In Shalani’s Prius the energy is opposite. Interrupting one another at will, she and Mike are talking about as fast as she’s driving. One question—“How the fuck have you been?”—launches a thousand narrative ships, some sink, none take a straight course, many merge and others cease to be ships, become birds with beating hearts and wings and wills entirely their own; they swarm and scatter, dazzling fragments: Picture him amidst the flotilla of kayaks barricading the world’s largest coal port in Australia. Picture her rallying again and again and again against the Keystone XL pipeline, trying to keep that narrative fresh for the press. He fell in love with a French journalist in Ho Chi Minh but it didn’t last. She experienced a similar disappointment with a Chilean botanist. He visited the Jain Bird Hospital in Delhi. She saw an indigo bunting in Central Park. He spent twenty-six days in silence at a monastery in Chiang Mai. Oh yeah? Well she was pregnant for nine months and then she gave birth. Top that motherfucker. Try to find a religious experience its equal anywhere on Earth. He wouldn’t dare. How old is Priya now anyway? Seven. Fuck. Right? That is an accomplishment, but it can’t be forgotten, he did found an expat bluegrass band. She’s not surprised. They aren’t half bad either; played a friend’s wedding just last month. Is that so? And how dare he have found other friends?! Slipping last minute into the exit lane, Shalani interrupts them both. “You dirtbag,” she says. “I’ve missed this.” So much has happened, but nothing has changed. 

“She’s picking him up?” Kfir asks.

“She’s picking him up.” 

“Hmmmmm!” 

“Right? She didn’t have to pick him up.” 

Mike has been living in southeast Asia these past nine years, visa-hopping—Vietnam to Thailand to Cambodia to the Philippines. Mike has always been a bit of a mystery to the group. He was the one they thought might drift away, especially when he and Shalani broke up that third time. The final time, they swore. When they called it quits and he bought his one-way ticket, winged east with that well-worn rucksack and Mandy his mandolin. All signs pointed to the end of the road. 

But, no. For all his gypsy wandering, Mike’s devotion to the movement has remained steadfast. Far from a feather on the wind, he has been their rock. Indeed, he has talked each of them down from the proverbial ledge at least once. “Doubt is an equal part of faith,” he has said to them all.

“I think Z might be needing one of his talks,” Jen says. 

“I hadn’t picked up on that.” 

If, in their cohort, Mike seemed Most Likely to Drift Away, Z has always obviously been Most Likely to Go Down with This Ship. Most Likely to Give All to the Cause. Ergo, Least Likely to Need One of Mike’s Talks. Though, famously, it did happen that one time, in the early years, when Copenhagen’s non-binding resolution came as such a blow.

“But, that’s just the trouble,” Jen says. “The work is their whole world.” 
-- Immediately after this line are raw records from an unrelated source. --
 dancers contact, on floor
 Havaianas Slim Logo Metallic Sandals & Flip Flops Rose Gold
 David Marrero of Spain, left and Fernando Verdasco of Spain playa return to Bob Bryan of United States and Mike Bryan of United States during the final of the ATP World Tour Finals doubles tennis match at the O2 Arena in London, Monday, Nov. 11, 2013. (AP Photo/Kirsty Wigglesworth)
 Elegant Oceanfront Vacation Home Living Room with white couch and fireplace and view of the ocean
Waiting for the F train to inch through a work zone, Z glances at their phone to find Shalani’s boomerang of Mike emerging from baggage claim. Walking back, walking forward, walking back, walking forward, walking back, walking forward. They watch it again. A loop of a loop. A fitting metaphor, in the face of this reunion. 
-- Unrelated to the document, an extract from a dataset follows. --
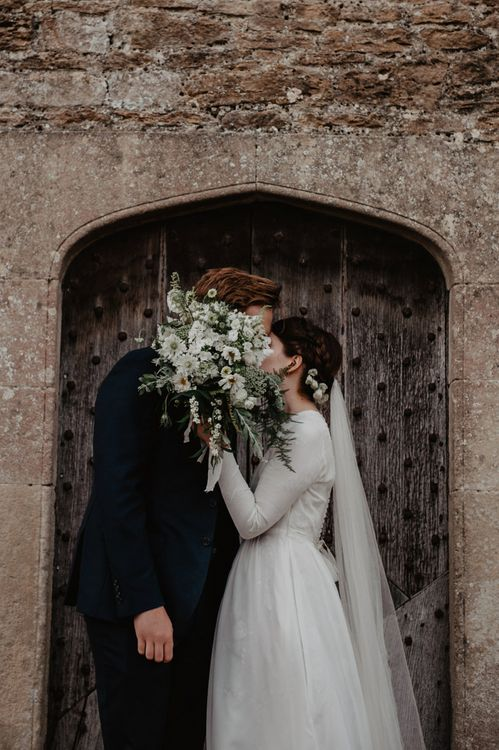 Bride in Homemade Wedding Dress with Long Sleeves and Groom in Navy Reiss Suit Kissing Behind a White and Green Bouquet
Things happen. But does anything change? Progress is at least as halting as this ride. To pass the time, they scroll through their various feeds, hating most of what they see, so they stop, and turn their attention to the men in the tunnels. What are they fixing? And does the work feel vital to them? Are they empowered by their own proficiency? By the way their city needs them? Or do they get the sense they are interchangeable cogs in an indifferent machine? Have they considered the nature of their existence or the politics of their labor? Probably they haven’t got the time. Probably no one has ever asked them to. Or, hey, they’re more radical than Z, secret anarchists doing the least they must to get by inside the capitalist skeleton still housing us, striving for zero-waste, practicing mutual aid, community gardening, feeding the gift economy, showing up for all the protests Z organizes and more. 

Certainly this glimpse through the laminated safety glass can’t reveal their souls to Z. And, anyway, who are they to judge? 

“Your driving hasn’t improved,” Mike says. “I’d have thought, with a daughter to think of…” 

Shalani speeds up to ride the bumper of the Yellow Cab ahead of them. “I’m in perfect control.” 

“Yes, famously.” 

She sticks her tongue out at him and eases off the gas. “So, spill. How long are you in town?”

“Oh, you know. As long as the city feeds me.” 

“That fits. And you’re staying—?”

“Crashing at Jen and Mel’s tonight. After that…at mercy’s whim.” 

Shalani rolls her eyes but smiles. “And are you finally going to confess what you’re doing back in the States?” 

None of them fly when they can help it. And, though the interview will certainly be more fun—and, likely, easier for Ann Tsing—with all of them in one place, it wasn’t necessary. She never requested it. 

It shocked them all when Mike said he would be there for it in the flesh. He didn’t explain, and it surprised no one when he then went radio silent until his flight numbers appeared in their Signal group thread. 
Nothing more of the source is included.